The decision was made in light of the "grave national security risks and privacy concerns of the hundreds of thousands of visitors annually," according to White House Communications Director Michael Dubke.
He said the administration would instead follow a legal precedent based on a 2013 court ruling that determined visitor logs were presidential records and not subject to the Freedom of Information Act.
The move, first reported
by Time magazine, is a break from the previous administration, which established a website where users could search records of people cleared into the White House complex for meetings and events.
The Obama administration created that service after lawsuits demanding the release of the visitor records. During his tenure, Obama's administration released millions of visitor records, which are still accessible online. The records were not available instantaneously, however, and often took months before they were posted online.
Former administration officials said the visitor records -- which are created when someone without a permanent credential submits their information to the Secret Service -- were parsed monthly to remove any potentially sensitive meetings from the official record.
Officials said that sensitive meetings -- including interviews of potential Supreme Court justices and huddles with top national security officials -- were scrubbed from the official records. The Obama administration also maintained that guests at private social gatherings, which the Obamas held occasionally in their private residence, were exempt from having their names listed on the logs.
The records that were released contained information about who a visitor was meeting within the White House complex, what time they arrived, and how long they remained inside.
The Trump administration was sued this week by several watchdog groups seeking access to the records, which have not been released since Trump took office, insisting the records are actually the property of the Secret Service, which is subject to the Freedom of Information Act.
Democrats in Congress have also introduced legislation that would require the Trump administration to maintain and disclose the names of visitors at places aside the White House where he conducts business, including his private Mar-a-Lago club in Florida.
On Friday, Dubke defended the White House's decision by citing other areas he said was demonstrating new levels of transparency.

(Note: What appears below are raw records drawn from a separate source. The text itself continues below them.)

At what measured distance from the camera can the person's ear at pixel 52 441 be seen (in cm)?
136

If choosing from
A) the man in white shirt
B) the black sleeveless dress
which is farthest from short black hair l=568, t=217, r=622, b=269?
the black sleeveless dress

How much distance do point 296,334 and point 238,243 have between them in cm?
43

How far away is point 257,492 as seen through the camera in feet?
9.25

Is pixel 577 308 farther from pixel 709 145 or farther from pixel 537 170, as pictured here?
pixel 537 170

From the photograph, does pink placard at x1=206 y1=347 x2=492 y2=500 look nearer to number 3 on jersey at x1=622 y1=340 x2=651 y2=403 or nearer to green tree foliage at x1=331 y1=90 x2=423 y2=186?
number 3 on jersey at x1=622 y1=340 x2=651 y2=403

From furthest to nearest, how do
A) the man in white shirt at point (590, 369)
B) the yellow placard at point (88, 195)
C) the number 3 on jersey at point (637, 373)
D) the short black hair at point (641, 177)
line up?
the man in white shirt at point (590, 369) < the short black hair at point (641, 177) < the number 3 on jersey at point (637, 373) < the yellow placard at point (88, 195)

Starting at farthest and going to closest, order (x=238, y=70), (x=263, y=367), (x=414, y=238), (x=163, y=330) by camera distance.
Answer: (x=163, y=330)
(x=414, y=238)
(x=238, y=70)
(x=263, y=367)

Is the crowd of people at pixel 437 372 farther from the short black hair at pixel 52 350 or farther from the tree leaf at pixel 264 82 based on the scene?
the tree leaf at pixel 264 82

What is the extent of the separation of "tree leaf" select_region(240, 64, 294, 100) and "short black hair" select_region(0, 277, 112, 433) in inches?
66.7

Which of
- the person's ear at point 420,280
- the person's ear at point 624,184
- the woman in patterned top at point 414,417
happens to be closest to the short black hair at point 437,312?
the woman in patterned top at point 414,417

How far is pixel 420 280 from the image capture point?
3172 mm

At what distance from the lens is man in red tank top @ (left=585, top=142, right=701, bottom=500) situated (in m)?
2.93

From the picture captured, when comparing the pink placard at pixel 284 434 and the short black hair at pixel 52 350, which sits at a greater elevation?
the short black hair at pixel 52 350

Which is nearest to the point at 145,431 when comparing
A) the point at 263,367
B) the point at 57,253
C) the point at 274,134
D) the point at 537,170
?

"By instituting historic restrictions on lobbying to close the revolving door, expanding and elevating ethics within the White House Counsel's office, and opening the White House press briefing room to media outlets that otherwise cannot gain access, the Trump administration has broken new ground in ensuring our government is both ethical and accessible to the American people," Dubke said.
The Citizens of Responsibility and Ethics in Washington, a group that's taken legal action pursuing the records' release, blasted the Trump administration's decision Friday.
"It's disappointing that the man who promised to 'drain the swamp' just took a massive step away from transparency by refusing the release the White House visitor logs that the American people have grown accustomed to accessing over the last six years and that provide indispensable information about who is seeking to influence the president," said Noah Bookbinder, the executive director of CREW.
"The Obama administration agreed to release the visitor logs in response to our lawsuits, and despite the Trump administration's worry over 'grave national security risks and concerns,' only positives for the American people came out of them," Bookbinder said. "This week, we sued the Trump administration to make sure they would continue to release the logs. It looks like we'll see them in court."